▶ _INSTRUÇÃO DE TRABALHO 1_:
Responda com base no texto sobre os pinguins antárticos:
(a) Ao longo de quantos anos as duas espécies de pinguins vêm sendo dizimadas?
(b) Que instituição divulgou o estudo?
(c) De quanto foi a redução das populações que habitam as Ilhas Shetland do Sul?
▶ _INSTRUÇÃO DE TRABALHO 2_:
Copie do texto sobre os pinguins antárticos tudo o que vai desde "Brasil 247 /" até "dos Estados Unidos.".

Brasil 247 / Envolverde
Duas espécies de pinguins antárticos estão sendo dizimadas ao longo dos últimos 30 anos devido a uma crescente redução, por razões climáticas, do krill, sua principal fonte de alimento. A espécie sofre a combinação de outros predadores, como a pesca irregular e o rápido derretimento do gelo em razão do aquecimento global. A informação consta no estudo “A variabilidade na biomassa de krill vincula colheita e aquecimento do clima com as mudanças nas populações de pinguins na Antártida”, divulgado pela Academia Nacional de Ciências dos Estados Unidos.
Baseado em pesquisas da década de 1970, sobre o pinguim de barbicha (Pygoscelis antarcticus) e o pinguim Adelia (Pygoscelis adeliae), e os ecossistemas que os mantêm, o relatório conclui que as populações que habitam as Ilhas Shetland do Sul tiveram redução superior a 50% devido, principalmente, a uma severa diminuição de krill, uma criatura similar ao camarão e que depende do gelo marinho para se reproduzir.

▶ _BLOCO DE DADOS_:
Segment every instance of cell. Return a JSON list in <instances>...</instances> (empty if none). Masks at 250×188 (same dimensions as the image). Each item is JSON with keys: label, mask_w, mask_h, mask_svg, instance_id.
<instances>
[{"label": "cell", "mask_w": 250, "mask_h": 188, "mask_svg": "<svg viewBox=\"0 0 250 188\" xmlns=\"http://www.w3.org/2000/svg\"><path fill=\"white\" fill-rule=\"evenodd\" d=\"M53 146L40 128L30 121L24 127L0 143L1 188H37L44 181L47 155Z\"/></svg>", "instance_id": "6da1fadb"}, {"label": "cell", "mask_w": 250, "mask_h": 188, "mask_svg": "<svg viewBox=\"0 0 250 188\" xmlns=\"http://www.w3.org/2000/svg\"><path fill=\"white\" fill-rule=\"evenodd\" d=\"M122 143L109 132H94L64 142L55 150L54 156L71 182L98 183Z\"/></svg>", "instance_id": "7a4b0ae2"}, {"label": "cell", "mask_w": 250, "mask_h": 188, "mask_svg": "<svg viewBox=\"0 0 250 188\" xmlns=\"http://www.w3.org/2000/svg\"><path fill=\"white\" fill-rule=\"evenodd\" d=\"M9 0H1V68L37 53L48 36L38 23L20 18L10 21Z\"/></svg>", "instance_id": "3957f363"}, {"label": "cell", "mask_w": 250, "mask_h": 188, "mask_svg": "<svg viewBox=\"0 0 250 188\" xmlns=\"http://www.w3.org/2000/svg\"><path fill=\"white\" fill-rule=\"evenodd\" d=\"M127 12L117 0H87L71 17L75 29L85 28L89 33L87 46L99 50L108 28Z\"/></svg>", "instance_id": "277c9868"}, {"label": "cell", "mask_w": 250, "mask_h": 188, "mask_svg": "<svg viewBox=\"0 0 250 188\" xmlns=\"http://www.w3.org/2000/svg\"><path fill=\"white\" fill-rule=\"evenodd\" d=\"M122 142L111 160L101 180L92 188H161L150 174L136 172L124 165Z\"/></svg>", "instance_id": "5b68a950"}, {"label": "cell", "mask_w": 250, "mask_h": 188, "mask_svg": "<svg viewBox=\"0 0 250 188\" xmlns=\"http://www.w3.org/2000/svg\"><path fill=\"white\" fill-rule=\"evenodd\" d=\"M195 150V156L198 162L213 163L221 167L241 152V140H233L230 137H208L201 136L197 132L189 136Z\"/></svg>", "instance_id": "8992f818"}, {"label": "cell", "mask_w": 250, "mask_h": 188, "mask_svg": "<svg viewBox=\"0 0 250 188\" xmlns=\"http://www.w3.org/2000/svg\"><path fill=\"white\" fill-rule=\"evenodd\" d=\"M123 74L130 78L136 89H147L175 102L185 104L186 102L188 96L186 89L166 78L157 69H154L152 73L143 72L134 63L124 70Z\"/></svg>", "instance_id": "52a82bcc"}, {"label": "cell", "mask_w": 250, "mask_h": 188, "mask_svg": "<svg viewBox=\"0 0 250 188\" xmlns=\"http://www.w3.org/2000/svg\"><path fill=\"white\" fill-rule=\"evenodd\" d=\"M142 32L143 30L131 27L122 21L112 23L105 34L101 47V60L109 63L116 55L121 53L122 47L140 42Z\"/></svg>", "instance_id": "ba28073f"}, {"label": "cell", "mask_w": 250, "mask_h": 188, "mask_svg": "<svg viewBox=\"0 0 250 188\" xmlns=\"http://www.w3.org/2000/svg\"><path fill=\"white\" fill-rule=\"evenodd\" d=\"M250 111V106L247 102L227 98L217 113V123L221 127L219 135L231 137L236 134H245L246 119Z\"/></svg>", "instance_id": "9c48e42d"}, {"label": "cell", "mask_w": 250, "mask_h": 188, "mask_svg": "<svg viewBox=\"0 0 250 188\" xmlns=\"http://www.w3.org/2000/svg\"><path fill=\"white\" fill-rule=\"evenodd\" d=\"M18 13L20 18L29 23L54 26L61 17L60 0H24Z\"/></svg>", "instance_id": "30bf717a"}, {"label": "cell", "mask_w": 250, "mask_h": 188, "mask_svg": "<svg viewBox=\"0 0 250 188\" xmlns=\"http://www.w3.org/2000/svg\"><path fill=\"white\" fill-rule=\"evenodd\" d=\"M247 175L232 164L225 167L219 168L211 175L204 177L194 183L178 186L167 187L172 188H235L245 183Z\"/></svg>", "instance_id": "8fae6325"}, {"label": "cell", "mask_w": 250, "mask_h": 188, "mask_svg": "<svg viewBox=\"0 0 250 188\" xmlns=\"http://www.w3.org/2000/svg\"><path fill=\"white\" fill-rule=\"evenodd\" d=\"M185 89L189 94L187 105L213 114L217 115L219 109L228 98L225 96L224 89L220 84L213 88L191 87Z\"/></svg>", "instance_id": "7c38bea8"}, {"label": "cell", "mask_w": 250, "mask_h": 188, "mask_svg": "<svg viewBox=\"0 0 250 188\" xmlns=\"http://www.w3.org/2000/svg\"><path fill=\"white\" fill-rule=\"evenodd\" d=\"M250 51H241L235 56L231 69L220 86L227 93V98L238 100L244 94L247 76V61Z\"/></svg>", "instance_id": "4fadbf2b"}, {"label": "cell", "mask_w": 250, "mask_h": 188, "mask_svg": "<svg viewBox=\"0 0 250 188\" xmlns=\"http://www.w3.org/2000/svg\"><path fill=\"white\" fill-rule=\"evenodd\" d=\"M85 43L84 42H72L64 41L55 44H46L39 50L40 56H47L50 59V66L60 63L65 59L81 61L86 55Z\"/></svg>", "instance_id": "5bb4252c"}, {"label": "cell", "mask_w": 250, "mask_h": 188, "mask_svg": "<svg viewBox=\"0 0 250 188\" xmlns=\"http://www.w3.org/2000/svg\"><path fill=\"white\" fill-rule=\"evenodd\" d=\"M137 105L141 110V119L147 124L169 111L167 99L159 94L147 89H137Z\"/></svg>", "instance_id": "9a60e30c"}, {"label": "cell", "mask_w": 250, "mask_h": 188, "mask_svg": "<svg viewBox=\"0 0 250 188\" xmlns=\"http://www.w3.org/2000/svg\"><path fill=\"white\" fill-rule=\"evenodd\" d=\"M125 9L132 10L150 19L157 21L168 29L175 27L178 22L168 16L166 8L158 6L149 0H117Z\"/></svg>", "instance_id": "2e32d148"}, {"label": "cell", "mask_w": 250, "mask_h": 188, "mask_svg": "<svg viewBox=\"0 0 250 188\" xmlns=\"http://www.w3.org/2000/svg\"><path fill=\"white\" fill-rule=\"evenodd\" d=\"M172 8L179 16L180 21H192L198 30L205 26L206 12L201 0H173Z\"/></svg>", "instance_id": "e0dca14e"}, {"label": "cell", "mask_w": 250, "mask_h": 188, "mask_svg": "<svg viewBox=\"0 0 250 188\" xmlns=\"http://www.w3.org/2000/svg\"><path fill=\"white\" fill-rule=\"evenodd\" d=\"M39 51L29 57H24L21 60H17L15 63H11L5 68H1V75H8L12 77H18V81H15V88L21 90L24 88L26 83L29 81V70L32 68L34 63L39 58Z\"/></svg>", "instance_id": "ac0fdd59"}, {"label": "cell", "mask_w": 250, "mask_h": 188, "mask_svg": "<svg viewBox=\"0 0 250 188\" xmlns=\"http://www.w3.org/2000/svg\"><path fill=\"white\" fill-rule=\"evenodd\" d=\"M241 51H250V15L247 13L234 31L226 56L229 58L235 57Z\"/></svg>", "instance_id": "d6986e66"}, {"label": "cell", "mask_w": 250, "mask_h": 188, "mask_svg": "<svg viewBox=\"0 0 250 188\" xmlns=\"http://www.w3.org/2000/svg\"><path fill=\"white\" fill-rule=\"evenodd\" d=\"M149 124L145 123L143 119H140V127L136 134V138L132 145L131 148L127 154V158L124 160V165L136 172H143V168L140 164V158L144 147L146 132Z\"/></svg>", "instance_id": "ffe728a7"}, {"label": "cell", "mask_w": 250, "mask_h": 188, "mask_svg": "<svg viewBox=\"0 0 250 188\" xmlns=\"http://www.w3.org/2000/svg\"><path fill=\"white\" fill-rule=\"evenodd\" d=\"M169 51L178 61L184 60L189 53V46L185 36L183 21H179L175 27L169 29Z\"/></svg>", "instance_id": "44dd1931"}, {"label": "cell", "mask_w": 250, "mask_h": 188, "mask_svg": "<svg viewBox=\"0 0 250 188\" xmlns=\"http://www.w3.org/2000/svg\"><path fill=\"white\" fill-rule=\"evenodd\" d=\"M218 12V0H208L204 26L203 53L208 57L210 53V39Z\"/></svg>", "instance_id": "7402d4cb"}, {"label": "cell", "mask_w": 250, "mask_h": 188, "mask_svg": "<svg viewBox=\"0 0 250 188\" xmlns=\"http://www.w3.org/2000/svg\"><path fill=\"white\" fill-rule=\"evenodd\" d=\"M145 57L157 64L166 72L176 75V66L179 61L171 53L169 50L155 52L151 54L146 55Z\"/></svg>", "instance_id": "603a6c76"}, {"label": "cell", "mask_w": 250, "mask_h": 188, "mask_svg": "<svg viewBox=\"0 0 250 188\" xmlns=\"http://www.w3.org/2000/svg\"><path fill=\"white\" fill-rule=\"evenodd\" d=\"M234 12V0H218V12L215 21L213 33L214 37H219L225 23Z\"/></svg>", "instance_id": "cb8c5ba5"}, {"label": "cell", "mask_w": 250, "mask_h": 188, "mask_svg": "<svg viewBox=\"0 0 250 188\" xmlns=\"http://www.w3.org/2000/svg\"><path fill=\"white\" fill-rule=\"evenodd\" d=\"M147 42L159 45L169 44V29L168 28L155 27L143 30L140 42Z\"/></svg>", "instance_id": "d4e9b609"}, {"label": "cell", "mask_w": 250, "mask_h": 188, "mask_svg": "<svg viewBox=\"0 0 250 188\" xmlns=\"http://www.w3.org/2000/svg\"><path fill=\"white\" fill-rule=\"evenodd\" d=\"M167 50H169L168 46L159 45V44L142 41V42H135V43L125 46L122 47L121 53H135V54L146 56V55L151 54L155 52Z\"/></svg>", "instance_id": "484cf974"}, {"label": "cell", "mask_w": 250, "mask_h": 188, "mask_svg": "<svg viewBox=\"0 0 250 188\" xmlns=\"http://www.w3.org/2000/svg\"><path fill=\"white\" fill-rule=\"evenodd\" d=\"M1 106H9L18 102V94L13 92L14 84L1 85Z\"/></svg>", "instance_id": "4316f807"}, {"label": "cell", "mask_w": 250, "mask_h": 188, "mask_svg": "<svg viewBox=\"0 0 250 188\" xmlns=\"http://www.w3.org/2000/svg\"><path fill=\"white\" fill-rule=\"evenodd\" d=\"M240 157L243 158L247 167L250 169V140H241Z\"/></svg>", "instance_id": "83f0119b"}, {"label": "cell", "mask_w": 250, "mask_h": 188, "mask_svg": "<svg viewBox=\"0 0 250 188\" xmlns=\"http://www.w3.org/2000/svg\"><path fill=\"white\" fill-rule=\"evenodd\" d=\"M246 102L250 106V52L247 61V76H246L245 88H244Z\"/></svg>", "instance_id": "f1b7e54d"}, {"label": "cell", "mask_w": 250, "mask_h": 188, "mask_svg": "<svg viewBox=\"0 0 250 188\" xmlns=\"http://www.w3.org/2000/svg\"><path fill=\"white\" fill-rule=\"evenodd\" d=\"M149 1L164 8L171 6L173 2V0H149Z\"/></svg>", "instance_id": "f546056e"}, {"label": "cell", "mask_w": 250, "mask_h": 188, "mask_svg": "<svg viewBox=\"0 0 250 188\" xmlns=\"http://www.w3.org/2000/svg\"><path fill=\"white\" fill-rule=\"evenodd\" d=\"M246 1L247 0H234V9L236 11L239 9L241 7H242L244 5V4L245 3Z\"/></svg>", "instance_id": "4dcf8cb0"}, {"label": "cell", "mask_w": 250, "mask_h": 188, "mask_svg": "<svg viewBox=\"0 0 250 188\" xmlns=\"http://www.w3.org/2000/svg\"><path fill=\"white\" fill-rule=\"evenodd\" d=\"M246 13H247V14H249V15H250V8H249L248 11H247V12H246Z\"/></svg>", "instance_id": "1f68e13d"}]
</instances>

▶ _RESPOSTA ESCRITA 1_:
(a) Ao longo dos últimos 30 anos.
(b) A Academia Nacional de Ciências dos Estados Unidos.
(c) Foi uma redução superior a 50%.

▶ _RESPOSTA ESCRITA 2_:
Brasil 247 / Envolverde
Duas espécies de pinguins antárticos estão sendo dizimadas ao longo dos últimos 30 anos devido a uma crescente redução, por razões climáticas, do krill, sua principal fonte de alimento. A espécie sofre a combinação de outros predadores, como a pesca irregular e o rápido derretimento do gelo em razão do aquecimento global. A informação consta no estudo “A variabilidade na biomassa de krill vincula colheita e aquecimento do clima com as mudanças nas populações de pinguins na Antártida”, divulgado pela Academia Nacional de Ciências dos Estados Unidos.